Inclinado sobre mí, posó en mi
vientre sus labios y cuando creí que iba a lamerlo, dejó escapar de su boca una
esmeralda hermosa, reluciente que húmeda por su aliento cayó en la oquedad
cóncava de mi ombligo.
La sentí encajar, deseable, perfecta, y una
vorágine de placer, de sensaciones encontradas y hasta ese momento para mí
desconocidas, me recorrió toda.
La claridad oscilante de las
velas, capturada por aquella gema, se paseaba por el techo y las paredes como
un reguero de fosforescentes lentejuelas verdes. Hice ondular mi vientre y
aquel juego de luces adquirió un resplandor inusitado. Yo estaba feliz y él me
miraba complacido. Cautivado, seguía con la mirada todo ese espectáculo de
luces y colores. Me volví hacia él y lo besé despacio, saboreando sus labios y
su lengua que sabían a hierbabuena. Respondió a mi beso. Sentí la sinuosidad de
su experimentada lengua al mismo tiempo que sus manos rozaban mis pechos y
pellizcaban mis pezones hasta dejarlos enrojecidos y turgentes. Apartó su boca
de la mía y sin dejar de acariciarme, muy quedamente me recitó al oído:
“He aquí
que eres hermosa, amiga mía
Tus
cabellos son como manadas de cabras
Que se
recuestan en las laderas de Galaad.
Tus
dientes como manadas de ovejas,
Tú habla
hermosa.
Tu
cuello como la torre de David.
Tus
pechos como gemelos de gacela
Que se apacientan entre
lirios.
Miel y
leche hay debajo de tu lengua.
Y el
olor de tus vestidos como el olor del Líbano.*
A medida que recitaba aquellos versos fue
bajando, con morbo embriagador, su nevada cabeza hasta encontrar el monte del
gozo más exquisito que, resguardado de rizos ya empapados de aceites y olores
gratos, se confundía con el calor de mujer enardecida que escapaba de mi sexo y
lo esperaba en rítmicas oleadas de deseo.
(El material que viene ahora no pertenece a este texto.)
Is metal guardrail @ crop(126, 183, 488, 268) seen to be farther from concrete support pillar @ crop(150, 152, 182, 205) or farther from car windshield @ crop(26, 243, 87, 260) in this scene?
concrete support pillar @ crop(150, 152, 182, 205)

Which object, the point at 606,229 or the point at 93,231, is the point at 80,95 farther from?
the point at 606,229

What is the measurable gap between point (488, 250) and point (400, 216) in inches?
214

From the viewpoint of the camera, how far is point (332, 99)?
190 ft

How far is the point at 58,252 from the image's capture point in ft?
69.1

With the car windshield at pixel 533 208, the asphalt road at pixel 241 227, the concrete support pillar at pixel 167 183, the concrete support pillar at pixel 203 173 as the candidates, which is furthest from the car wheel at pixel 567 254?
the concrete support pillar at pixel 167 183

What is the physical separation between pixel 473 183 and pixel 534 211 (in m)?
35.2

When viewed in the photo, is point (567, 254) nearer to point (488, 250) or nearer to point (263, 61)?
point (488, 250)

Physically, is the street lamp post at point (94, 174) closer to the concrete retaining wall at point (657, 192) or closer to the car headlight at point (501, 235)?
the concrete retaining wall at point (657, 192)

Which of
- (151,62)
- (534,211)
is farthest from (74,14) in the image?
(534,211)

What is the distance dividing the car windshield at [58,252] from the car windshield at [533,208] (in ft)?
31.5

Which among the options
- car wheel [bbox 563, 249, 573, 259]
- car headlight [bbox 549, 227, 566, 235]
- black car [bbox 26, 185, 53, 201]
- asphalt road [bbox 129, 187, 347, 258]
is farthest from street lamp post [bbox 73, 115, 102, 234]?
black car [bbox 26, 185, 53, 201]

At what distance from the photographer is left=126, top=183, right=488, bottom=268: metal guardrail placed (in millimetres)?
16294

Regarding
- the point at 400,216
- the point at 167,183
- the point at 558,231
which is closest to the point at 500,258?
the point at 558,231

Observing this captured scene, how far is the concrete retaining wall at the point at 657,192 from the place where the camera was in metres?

En esa selva entrelazó los dedos y
separó las dóciles hebras humedecidas. Mi clítoris se abrió paso como un botón
de rosa tocado de rocío en la hendidura palpitante y estremecido por la magia
de las caricias, se ofreció pleno y desnudo ante la lengua que lo buscaba
ansiosa. Cuando creí ascender a la conmovedora cresta donde se toca el cielo
con el alma y se nos escapa en gemidos desgarrantes, él alzó mis nalgas en el
cáliz de sus manos grandes, hundió sus labios en la mojada y escondida herida,
movió la lengua como un virtuoso que saca insospechadas notas de un instrumento
musical convertido en milagroso y recibió el zumo dulzón de mis entrañas.
Después de saber que yo había
llegado a la cima convirtiéndome en polvo de mil estrellas y sentir que
lentamente descendía, reclinó su cabeza sobre mi pecho, me abrazó con fuerza y
murió.
Por Ligia Minaya
*Versos de El Cantar de los Cantares.